Thousands of people have had their calls answered in 30 seconds since HM Courts & Tribunals Service opened centralised hubs, the government said today.
Two centres were opened in Birmingham and Stoke-on-Trent at the start of the year. The Ministry of Justice said 30,000 people whose cases were dealt with under the Single Justice Procedure were answered in 30 seconds whereas previously they might have waited up to five minutes.
The Single Justice Procedure, introduced in 2015, allows defendants accused of summary-only, non-imprisonable, 'victimless' offences to be tried and sentenced on the papers by a single magistrate without a hearing. The ministry said the 30,000 calls related to Transport for London, TV licences, and car tax and insurance offence cases.

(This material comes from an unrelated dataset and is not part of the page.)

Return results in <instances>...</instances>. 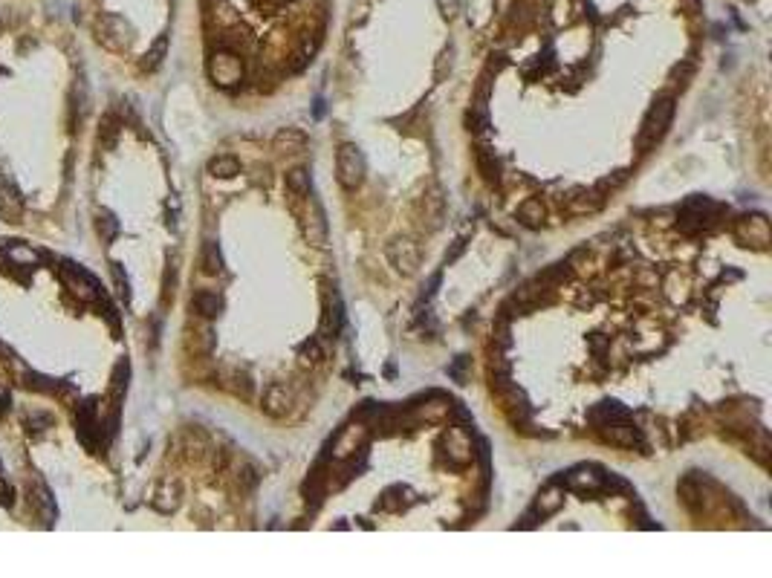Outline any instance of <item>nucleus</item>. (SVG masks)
I'll list each match as a JSON object with an SVG mask.
<instances>
[{"label":"nucleus","mask_w":772,"mask_h":578,"mask_svg":"<svg viewBox=\"0 0 772 578\" xmlns=\"http://www.w3.org/2000/svg\"><path fill=\"white\" fill-rule=\"evenodd\" d=\"M93 35L96 41L104 47V50H113V52H122L130 47L133 41V26L125 15L119 12H99L93 18Z\"/></svg>","instance_id":"1"},{"label":"nucleus","mask_w":772,"mask_h":578,"mask_svg":"<svg viewBox=\"0 0 772 578\" xmlns=\"http://www.w3.org/2000/svg\"><path fill=\"white\" fill-rule=\"evenodd\" d=\"M671 119H674V98L671 96L656 98L651 104V110L645 113V119H642V128H639V136H637V148L639 151L654 148V144L666 136Z\"/></svg>","instance_id":"2"},{"label":"nucleus","mask_w":772,"mask_h":578,"mask_svg":"<svg viewBox=\"0 0 772 578\" xmlns=\"http://www.w3.org/2000/svg\"><path fill=\"white\" fill-rule=\"evenodd\" d=\"M336 179L347 191H356L364 179V157L353 142H345L336 154Z\"/></svg>","instance_id":"3"},{"label":"nucleus","mask_w":772,"mask_h":578,"mask_svg":"<svg viewBox=\"0 0 772 578\" xmlns=\"http://www.w3.org/2000/svg\"><path fill=\"white\" fill-rule=\"evenodd\" d=\"M208 76L214 84L220 87H235L237 81H243V61L237 52L232 50H217L208 61Z\"/></svg>","instance_id":"4"},{"label":"nucleus","mask_w":772,"mask_h":578,"mask_svg":"<svg viewBox=\"0 0 772 578\" xmlns=\"http://www.w3.org/2000/svg\"><path fill=\"white\" fill-rule=\"evenodd\" d=\"M723 208L706 197H691L686 205H683V214H680V229L686 234H694V232H703L709 223H712V217L720 214Z\"/></svg>","instance_id":"5"},{"label":"nucleus","mask_w":772,"mask_h":578,"mask_svg":"<svg viewBox=\"0 0 772 578\" xmlns=\"http://www.w3.org/2000/svg\"><path fill=\"white\" fill-rule=\"evenodd\" d=\"M732 234L738 237V243L752 246V249H766L769 246V223L763 214H746L734 223Z\"/></svg>","instance_id":"6"},{"label":"nucleus","mask_w":772,"mask_h":578,"mask_svg":"<svg viewBox=\"0 0 772 578\" xmlns=\"http://www.w3.org/2000/svg\"><path fill=\"white\" fill-rule=\"evenodd\" d=\"M599 437L605 443H613V446H622V448H642L645 440H642V434L639 428L631 422V419H619V422H608V425H599Z\"/></svg>","instance_id":"7"},{"label":"nucleus","mask_w":772,"mask_h":578,"mask_svg":"<svg viewBox=\"0 0 772 578\" xmlns=\"http://www.w3.org/2000/svg\"><path fill=\"white\" fill-rule=\"evenodd\" d=\"M388 258H391V264H393L396 272L414 275L417 266H420V249L411 240H396V243L388 246Z\"/></svg>","instance_id":"8"},{"label":"nucleus","mask_w":772,"mask_h":578,"mask_svg":"<svg viewBox=\"0 0 772 578\" xmlns=\"http://www.w3.org/2000/svg\"><path fill=\"white\" fill-rule=\"evenodd\" d=\"M64 278H67V283H69V289L72 293H76L79 298H84V301H93V298H99L101 293H99V280L90 275V272H84V269H79L76 264H64Z\"/></svg>","instance_id":"9"},{"label":"nucleus","mask_w":772,"mask_h":578,"mask_svg":"<svg viewBox=\"0 0 772 578\" xmlns=\"http://www.w3.org/2000/svg\"><path fill=\"white\" fill-rule=\"evenodd\" d=\"M364 440H367V425H350L345 428L336 443H333V457L336 460H350L356 454V448H364Z\"/></svg>","instance_id":"10"},{"label":"nucleus","mask_w":772,"mask_h":578,"mask_svg":"<svg viewBox=\"0 0 772 578\" xmlns=\"http://www.w3.org/2000/svg\"><path fill=\"white\" fill-rule=\"evenodd\" d=\"M443 448H446V457L452 460V465H466V463H471V440L466 437V431L463 428H454V431H449L446 434V440H443Z\"/></svg>","instance_id":"11"},{"label":"nucleus","mask_w":772,"mask_h":578,"mask_svg":"<svg viewBox=\"0 0 772 578\" xmlns=\"http://www.w3.org/2000/svg\"><path fill=\"white\" fill-rule=\"evenodd\" d=\"M292 405V393L284 382H272L267 390H264V411L269 416H284Z\"/></svg>","instance_id":"12"},{"label":"nucleus","mask_w":772,"mask_h":578,"mask_svg":"<svg viewBox=\"0 0 772 578\" xmlns=\"http://www.w3.org/2000/svg\"><path fill=\"white\" fill-rule=\"evenodd\" d=\"M304 234L313 246H324L327 243V220H324V211L318 205V200H310V211H307V220H304Z\"/></svg>","instance_id":"13"},{"label":"nucleus","mask_w":772,"mask_h":578,"mask_svg":"<svg viewBox=\"0 0 772 578\" xmlns=\"http://www.w3.org/2000/svg\"><path fill=\"white\" fill-rule=\"evenodd\" d=\"M272 148L278 154H298V151L307 148V133L298 130V128H281L272 136Z\"/></svg>","instance_id":"14"},{"label":"nucleus","mask_w":772,"mask_h":578,"mask_svg":"<svg viewBox=\"0 0 772 578\" xmlns=\"http://www.w3.org/2000/svg\"><path fill=\"white\" fill-rule=\"evenodd\" d=\"M21 214H23V200H21L12 179H4V183H0V217L18 220Z\"/></svg>","instance_id":"15"},{"label":"nucleus","mask_w":772,"mask_h":578,"mask_svg":"<svg viewBox=\"0 0 772 578\" xmlns=\"http://www.w3.org/2000/svg\"><path fill=\"white\" fill-rule=\"evenodd\" d=\"M339 330H342V301L333 293V298H327V310H324V321H321V339H336Z\"/></svg>","instance_id":"16"},{"label":"nucleus","mask_w":772,"mask_h":578,"mask_svg":"<svg viewBox=\"0 0 772 578\" xmlns=\"http://www.w3.org/2000/svg\"><path fill=\"white\" fill-rule=\"evenodd\" d=\"M477 168H481V174H483V179L489 186H498L500 183V162H498V157H495V151H489V148H477Z\"/></svg>","instance_id":"17"},{"label":"nucleus","mask_w":772,"mask_h":578,"mask_svg":"<svg viewBox=\"0 0 772 578\" xmlns=\"http://www.w3.org/2000/svg\"><path fill=\"white\" fill-rule=\"evenodd\" d=\"M564 480H567L570 489H587V492H596V489H602V483H605V477L596 475L593 468H576V472H570Z\"/></svg>","instance_id":"18"},{"label":"nucleus","mask_w":772,"mask_h":578,"mask_svg":"<svg viewBox=\"0 0 772 578\" xmlns=\"http://www.w3.org/2000/svg\"><path fill=\"white\" fill-rule=\"evenodd\" d=\"M591 419H593V425L599 428V425H608V422H619V419H631V414L625 411L619 402H602V405H596L593 408V414H591Z\"/></svg>","instance_id":"19"},{"label":"nucleus","mask_w":772,"mask_h":578,"mask_svg":"<svg viewBox=\"0 0 772 578\" xmlns=\"http://www.w3.org/2000/svg\"><path fill=\"white\" fill-rule=\"evenodd\" d=\"M191 304H194V310H197L203 318H217L220 310H223V301H220V295H217V293H208V289H200Z\"/></svg>","instance_id":"20"},{"label":"nucleus","mask_w":772,"mask_h":578,"mask_svg":"<svg viewBox=\"0 0 772 578\" xmlns=\"http://www.w3.org/2000/svg\"><path fill=\"white\" fill-rule=\"evenodd\" d=\"M518 220H521L527 229H538L541 220H544V205H541V200H535V197L524 200V203L518 205Z\"/></svg>","instance_id":"21"},{"label":"nucleus","mask_w":772,"mask_h":578,"mask_svg":"<svg viewBox=\"0 0 772 578\" xmlns=\"http://www.w3.org/2000/svg\"><path fill=\"white\" fill-rule=\"evenodd\" d=\"M564 503V492L561 489H547V492H541L538 494V500H535V512L541 515V518H547V515H553V512H559V506Z\"/></svg>","instance_id":"22"},{"label":"nucleus","mask_w":772,"mask_h":578,"mask_svg":"<svg viewBox=\"0 0 772 578\" xmlns=\"http://www.w3.org/2000/svg\"><path fill=\"white\" fill-rule=\"evenodd\" d=\"M165 52H168V35H160V38L154 41V47L148 50L142 55V61H139V67L145 69V72H154L160 64H162V58H165Z\"/></svg>","instance_id":"23"},{"label":"nucleus","mask_w":772,"mask_h":578,"mask_svg":"<svg viewBox=\"0 0 772 578\" xmlns=\"http://www.w3.org/2000/svg\"><path fill=\"white\" fill-rule=\"evenodd\" d=\"M286 191L296 197V200L307 197V194H310V174H307L304 168H292V171L286 174Z\"/></svg>","instance_id":"24"},{"label":"nucleus","mask_w":772,"mask_h":578,"mask_svg":"<svg viewBox=\"0 0 772 578\" xmlns=\"http://www.w3.org/2000/svg\"><path fill=\"white\" fill-rule=\"evenodd\" d=\"M466 125L471 133H483L489 128V113H486V101L477 98L471 107H469V113H466Z\"/></svg>","instance_id":"25"},{"label":"nucleus","mask_w":772,"mask_h":578,"mask_svg":"<svg viewBox=\"0 0 772 578\" xmlns=\"http://www.w3.org/2000/svg\"><path fill=\"white\" fill-rule=\"evenodd\" d=\"M208 174L211 176H220V179H232L240 174V162L235 157H214L208 162Z\"/></svg>","instance_id":"26"},{"label":"nucleus","mask_w":772,"mask_h":578,"mask_svg":"<svg viewBox=\"0 0 772 578\" xmlns=\"http://www.w3.org/2000/svg\"><path fill=\"white\" fill-rule=\"evenodd\" d=\"M605 203V197L599 191H587V194H578V197H570V211L576 214H591V211H599Z\"/></svg>","instance_id":"27"},{"label":"nucleus","mask_w":772,"mask_h":578,"mask_svg":"<svg viewBox=\"0 0 772 578\" xmlns=\"http://www.w3.org/2000/svg\"><path fill=\"white\" fill-rule=\"evenodd\" d=\"M203 272L206 275L223 272V255H220V246L214 240H206V246H203Z\"/></svg>","instance_id":"28"},{"label":"nucleus","mask_w":772,"mask_h":578,"mask_svg":"<svg viewBox=\"0 0 772 578\" xmlns=\"http://www.w3.org/2000/svg\"><path fill=\"white\" fill-rule=\"evenodd\" d=\"M154 506H157V509H162V512H174L177 506H179V489L174 483H165L160 489V497L154 500Z\"/></svg>","instance_id":"29"},{"label":"nucleus","mask_w":772,"mask_h":578,"mask_svg":"<svg viewBox=\"0 0 772 578\" xmlns=\"http://www.w3.org/2000/svg\"><path fill=\"white\" fill-rule=\"evenodd\" d=\"M116 136H119V119L116 116H104L101 125H99V142L104 144V148H113Z\"/></svg>","instance_id":"30"},{"label":"nucleus","mask_w":772,"mask_h":578,"mask_svg":"<svg viewBox=\"0 0 772 578\" xmlns=\"http://www.w3.org/2000/svg\"><path fill=\"white\" fill-rule=\"evenodd\" d=\"M96 232H99V237H101L104 243H110V240L116 237V232H119L116 217H113V214H107V211H101V214L96 217Z\"/></svg>","instance_id":"31"},{"label":"nucleus","mask_w":772,"mask_h":578,"mask_svg":"<svg viewBox=\"0 0 772 578\" xmlns=\"http://www.w3.org/2000/svg\"><path fill=\"white\" fill-rule=\"evenodd\" d=\"M9 258H12L15 264H26V266L38 264V255H35L29 246H12V249H9Z\"/></svg>","instance_id":"32"},{"label":"nucleus","mask_w":772,"mask_h":578,"mask_svg":"<svg viewBox=\"0 0 772 578\" xmlns=\"http://www.w3.org/2000/svg\"><path fill=\"white\" fill-rule=\"evenodd\" d=\"M128 376H130V368H128V361H119V368L113 373V393L122 396L125 387H128Z\"/></svg>","instance_id":"33"},{"label":"nucleus","mask_w":772,"mask_h":578,"mask_svg":"<svg viewBox=\"0 0 772 578\" xmlns=\"http://www.w3.org/2000/svg\"><path fill=\"white\" fill-rule=\"evenodd\" d=\"M50 422H52V419H50L47 414H26V425H29V431H35V434L44 431Z\"/></svg>","instance_id":"34"},{"label":"nucleus","mask_w":772,"mask_h":578,"mask_svg":"<svg viewBox=\"0 0 772 578\" xmlns=\"http://www.w3.org/2000/svg\"><path fill=\"white\" fill-rule=\"evenodd\" d=\"M437 4H440V12H443L449 21L457 18V12H460V0H437Z\"/></svg>","instance_id":"35"},{"label":"nucleus","mask_w":772,"mask_h":578,"mask_svg":"<svg viewBox=\"0 0 772 578\" xmlns=\"http://www.w3.org/2000/svg\"><path fill=\"white\" fill-rule=\"evenodd\" d=\"M113 278H116V283H119V295L128 301V298H130V289H128V278H125L122 266H113Z\"/></svg>","instance_id":"36"},{"label":"nucleus","mask_w":772,"mask_h":578,"mask_svg":"<svg viewBox=\"0 0 772 578\" xmlns=\"http://www.w3.org/2000/svg\"><path fill=\"white\" fill-rule=\"evenodd\" d=\"M301 356H310L313 361H318L321 358V347H318V341L313 339V341H307L304 347H301Z\"/></svg>","instance_id":"37"},{"label":"nucleus","mask_w":772,"mask_h":578,"mask_svg":"<svg viewBox=\"0 0 772 578\" xmlns=\"http://www.w3.org/2000/svg\"><path fill=\"white\" fill-rule=\"evenodd\" d=\"M9 411V393H0V414Z\"/></svg>","instance_id":"38"}]
</instances>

As well as average waiting times falling, the ministry said 2% of callers now hang up before their call is answered; before it was 38%. A direct line was set up for Welsh speakers.
The service centres now handle all enquiries about non-police prosecutions under the Single Justice Procedure, including cases brought by councils, train and tram companies, the DVLA, Environment Agency and Natural Resources Wales.
HMCTS plans to open a centre in Loughborough next year and one in Greater Manchester in 2021.
Jonathan Wood, HMCTS national services director, said: 'It’s encouraging to see that the changes we made to the way we work are already improving the experience of the people who use our courts. We are answering calls more quickly while providing better quality support specific to callers and their cases.'
In written evidence submitted to the House of Commons justice select committee's open inquiry on HMCTS's reform programme, the Public and Commercial Services Union said it went into dispute over 'the employer’s failure to consult with staff about the introduction and movement of work into the first two CTSCs in Birmingham and Stoke-on-Trent'.
The trade union said its concerns 'included HMCTS management advertising for roles without the necessary redundancy avoidance measures having first been agreed and existing staff being required to make a decision on their future before they were clear on all the options available to them'.